In Q1 2014, venture capital funding in the U.S. hit its highest quarterly mark since Q2 2001. And bolstering the record-setting quarter was significant participation by corporate venture capital groups. Over the three-month period, corporate venture capital investors participated in 129 deals representing total funding of $3.01B.
Of note, CVC funding participation hit an eight-quarter high and jumped over 73% on a sequential basis. Compared to the same quarter last year, CVC funding more than doubled as CVC balance sheets are helping in late stage mega-financings.
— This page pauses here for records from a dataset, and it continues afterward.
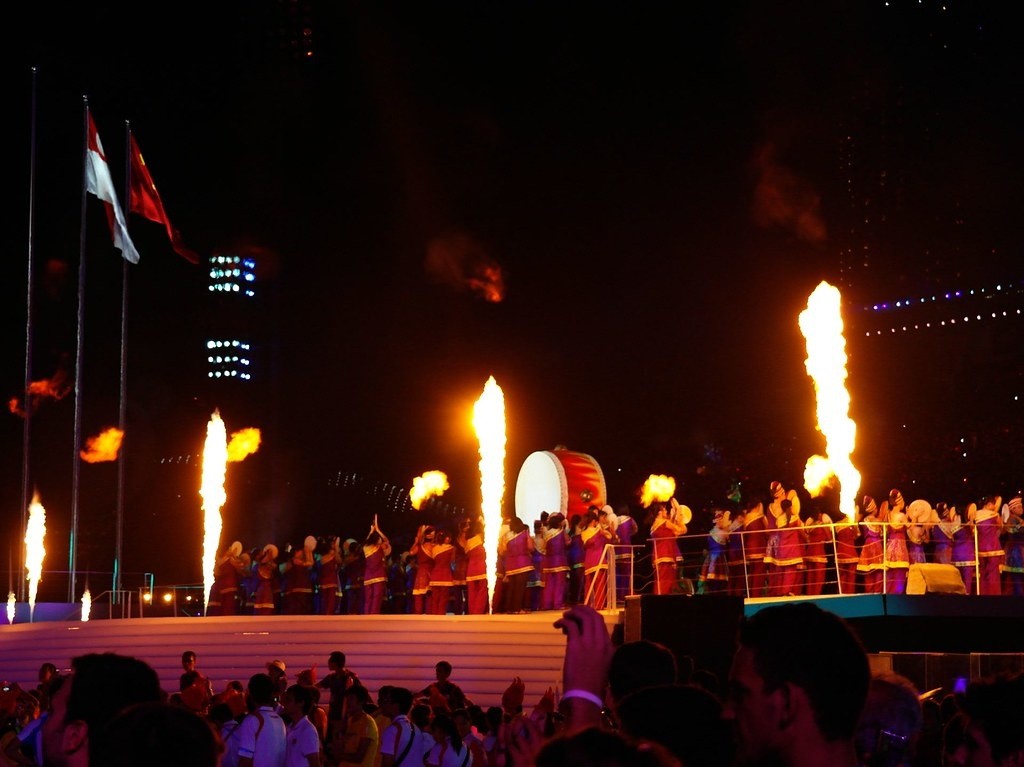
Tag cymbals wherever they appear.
[670,504,692,525]
[879,500,889,519]
[787,489,800,515]
[264,544,278,559]
[304,536,317,550]
[230,541,243,558]
[1002,503,1010,524]
[993,495,1001,511]
[907,500,931,522]
[964,503,977,522]
[602,504,618,532]
[344,539,357,551]
[805,513,833,527]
Let the bubble chatter intensify.
Corporate VC deal sizes get big in Q1
Driven by a host of $50M+ deals including two deals totaling over $1B in aggregate funding, average deal size with corporate venture participation hit a five-quarter high and grew over 69% on a sequential basis. Of note, average corporate venture deal size nearly doubled the overall average VC deal size in Q1.
Google Ventures, Intel Capital lead in Q1
Google Ventures led all corporate VCs, investing in over twice as many U.S. venture deals as second place Intel Capital in Q1 2014.
California takes over 3x as much CVC funding as rest of the country
California took 76% of all CVC funding dollars invested across the country on the back of several mega-financings to Bay Area companies. Both Massachusetts and New York dropped off significantly on the funding front.
Ignore Corporate VCs at your own peril – CVCs are involved in ~1/3 of total VC funding
Corporate venture capital accounted for 30% of the $9.99B total venture capital funding in Q1 2014 – a five-quarter high. CVC deals as a percentage of overall VC deals in Q1 remained range-bound at about 15% of total deals.
In addition, the number of corporate VCs who participated in at least one deal in Q1 2014 hit a multi-year high with 83 unique corporate venture units doing a deal.
Mid-stage corporate venture deals heat up
Early-stage activity share in Q1 as Series B, C and late-stage Series E deals all gained share
Corporate venture funding to healthcare sector falls to five-quarter low
Healthcare CVC funding fell to a five-quarter low, dropping 23% on a sequential basis. Despite a healthy IPO market for healthcare companies, VC and CVC funding haven’t followed suit.